Ligeras pinceladas de sol descansan sobre la tensión del mar, bajo la mirada atenta de un sol sonrojado, meciéndose al ritmo de la brisa y su aliento cargado de sal. Aves marinas surcan el paño azul, estrellando un cielo amermelado, colorado por el calor que se camufla entre la intermitente ventolina. La tímida arena besa de cuando en vez la blanca espuma con que el oleaje la acobija, mientras a lo lejos dos caminantes dejan desnudas huellas sobre la marea, destinadas a desaparecer junto a la fugacidad propia de la existencia, permaneciendo para siempre en la memoria de cada grano sobre el que descansaron sus cuerpos trenzados. El regusto de sus pies será recuerdo perenne en los oceánicos labios que abrazan a su paso. Sobre ellos el agotado firmamento empieza su peregrinar y los cuerpos celestes se vuelven cobrizos, burdeo, tímidos. Antes de darme cuenta, las siluetas caminantes se acurrucaron en la oscuridad de una playa, iluminada por una sonrisa lunar torcida, una mueca divertida. Arte natural.

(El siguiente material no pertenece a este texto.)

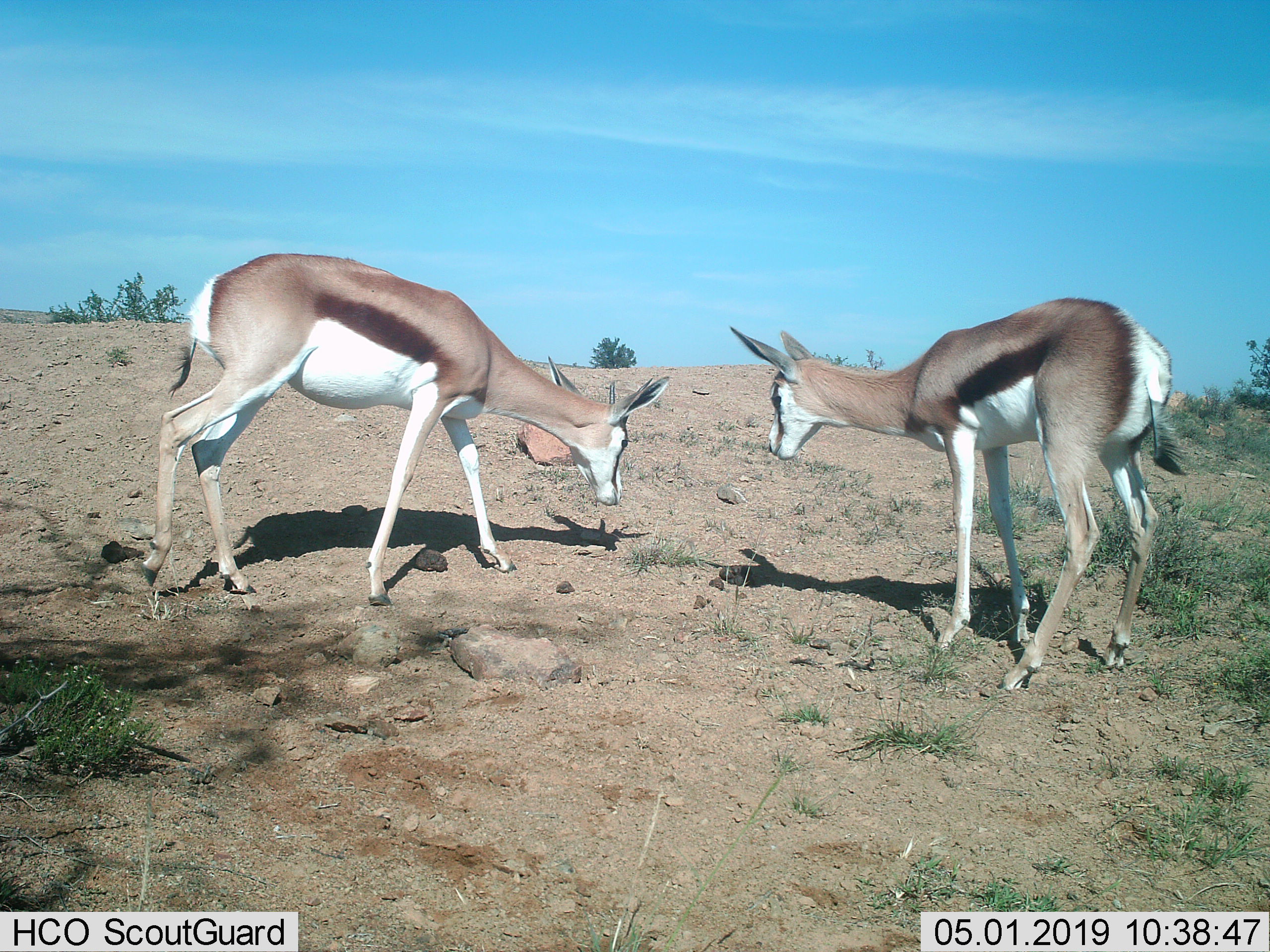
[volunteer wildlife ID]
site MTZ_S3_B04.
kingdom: Animalia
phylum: Chordata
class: Mammalia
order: Artiodactyla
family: Bovidae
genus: Antidorcas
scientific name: Antidorcas marsupialis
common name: springbok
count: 2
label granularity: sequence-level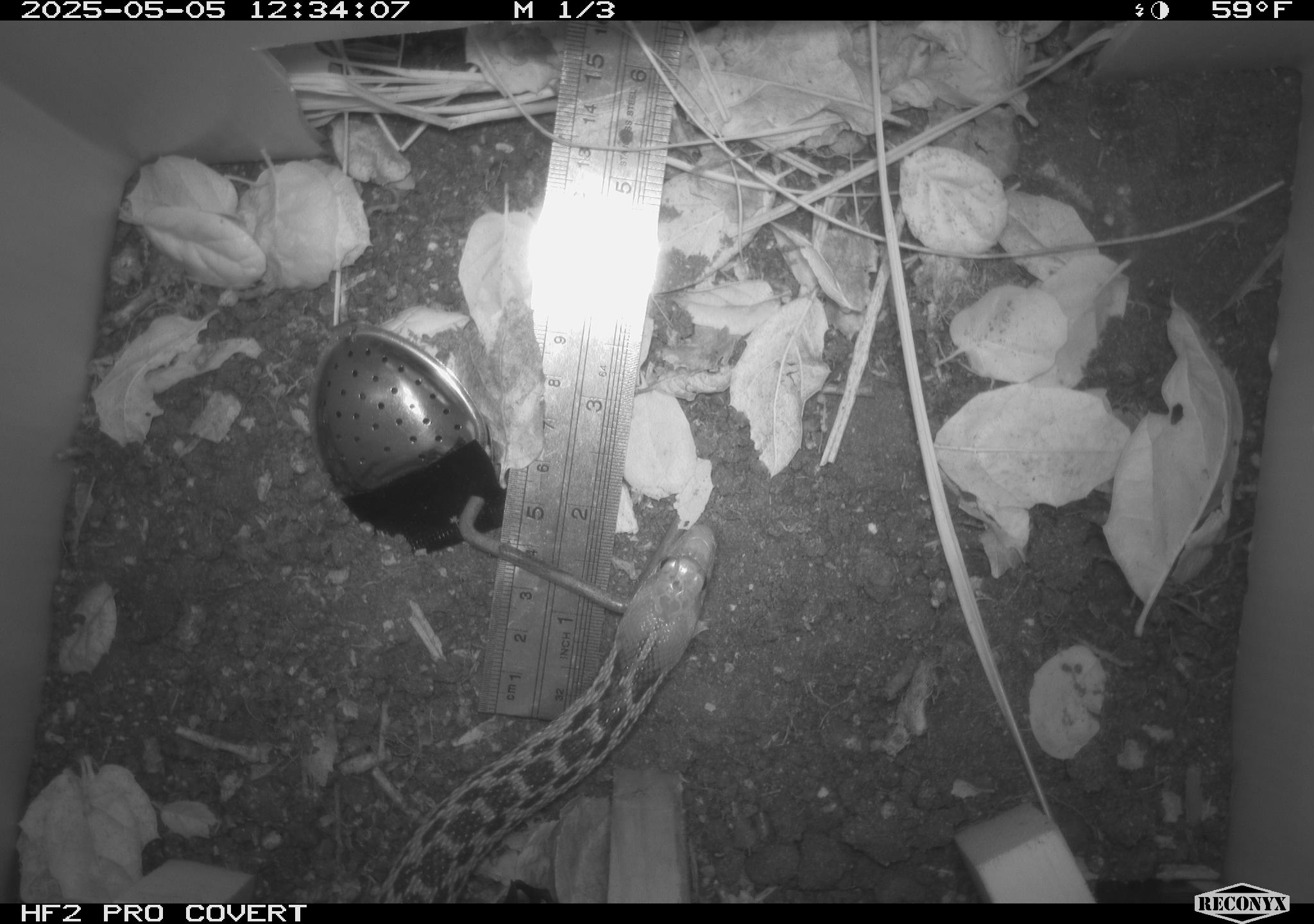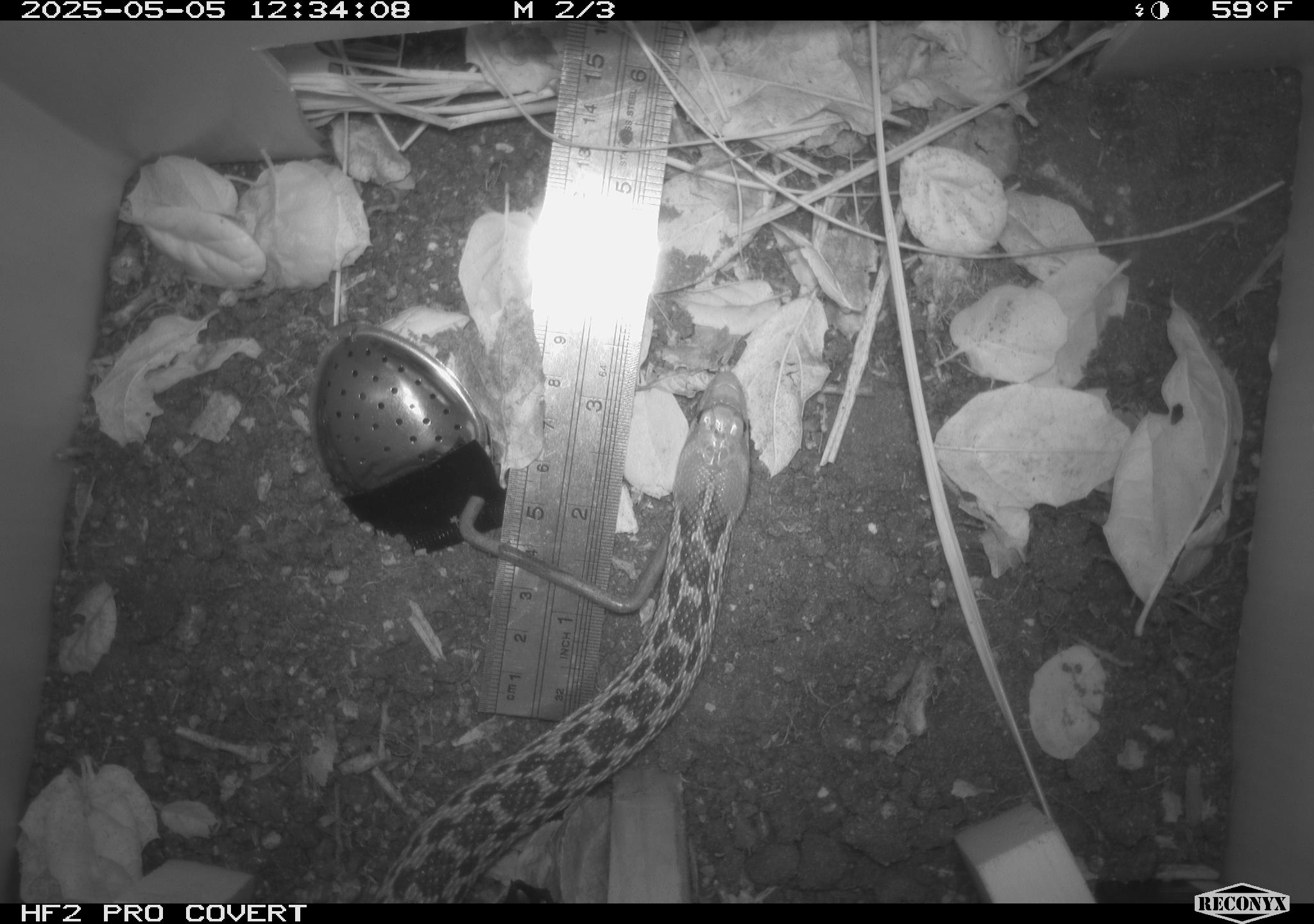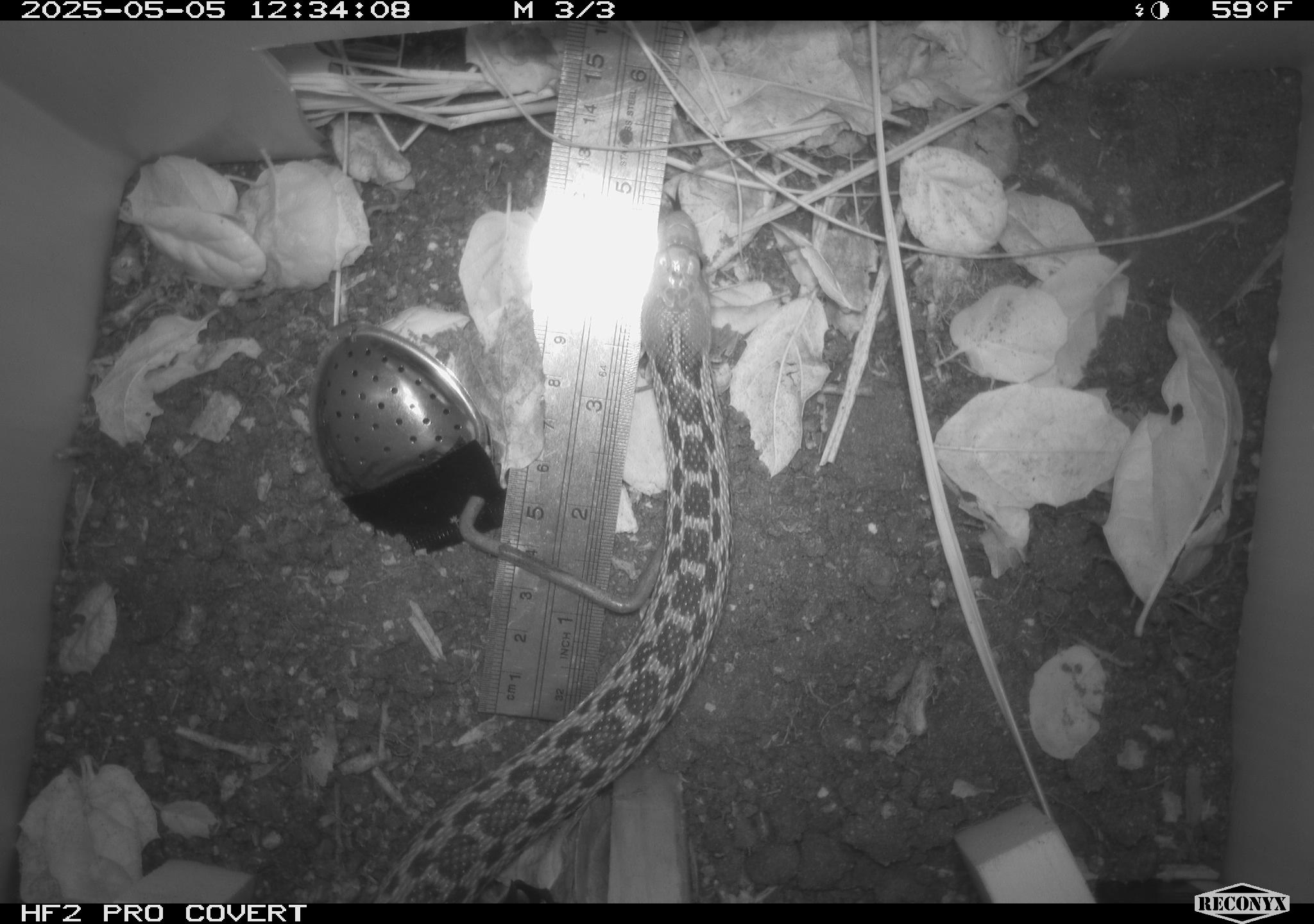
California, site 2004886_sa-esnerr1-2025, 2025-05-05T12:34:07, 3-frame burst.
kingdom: Animalia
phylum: Chordata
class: Reptilia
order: Squamata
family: Colubridae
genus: Pituophis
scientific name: Pituophis catenifer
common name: gophersnake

Los minutos pasan frente a nosotros rápidamente, como si quisieran terminar su sexagesimal vuelta solo para atrapar en el rabillo del ojo tu perfil una vez más. Sonrío y entre la calma, como si estuviesen acechando este momento para escapar, mis pensamientos salen a caminar sobre la estela que dejaron elegantemente las gaviotas, como trapecistas bamboleantes, bailarines saltimbanquis. Siempre sentí que arrastraba los pies a lo largo del calendario, olvidando que cada día era una maravilla distinta, sentía el sopor de las semanas, la rapidez de los meses, años que pasaban como si estuvieran ordenados en línea, listos para saltar al vacío. Días eternos y semanas apuradas, demasiadas horas y muy pocos minutos. Cierro los ojos un momento para atrapar mis emociones antes de que se fuguen traicioneramente por la ventana, esperando que las tribulaciones calmen, que el nudo se acomode en mi pecho y el frío vuelva a mi sien, pero el calor de tu mano sobre la mía es la llave que abre la jaula en la que guardo mi cabeza. Abres la puerta de mi pecho y ves el cristal fragmentado que alberga estas emociones. Y después me das un beso en la mejilla, entendiéndolo todo.
El nudo se desata, la compuerta se abre permisivamente y mis pensamientos transitan tranquilos sobre nosotros, revoloteando traviesos y haciendo piruetas para entretenernos. Veo como los tuyos salen al baile, pintando el oscuro velo que nos cubre, transformándolo en la Noche Estrellada con sus espirales delicadas y pinceladas precisas. Tomas todo el escenario, haces un desplante completo mientras yo observo esta obra, perdido bajo el sonido de cada una de tus palabras, embelesado por las ideas que escapan tan ligeramente, con tal armonía. Tus ojos verdes sonríen y me doy cuenta que me miras de verdad, sin pantallas ni disfraces. Descansamos la mirada sobre el horizonte perdido entre azules y solo escuchamos la sonata que nos prepararon el mar y la hojarasca crepitante de su oleaje. Tu cabeza descansa sobre mi cuello y dejo caer suavemente mi mejilla. Un abrazo nos presta el calor que a poco empieza a hacer falta y ambos cerramos los ojos bajo cómplices nubes costeras. Supongo que a esto se refieren cuando hablan de silencio.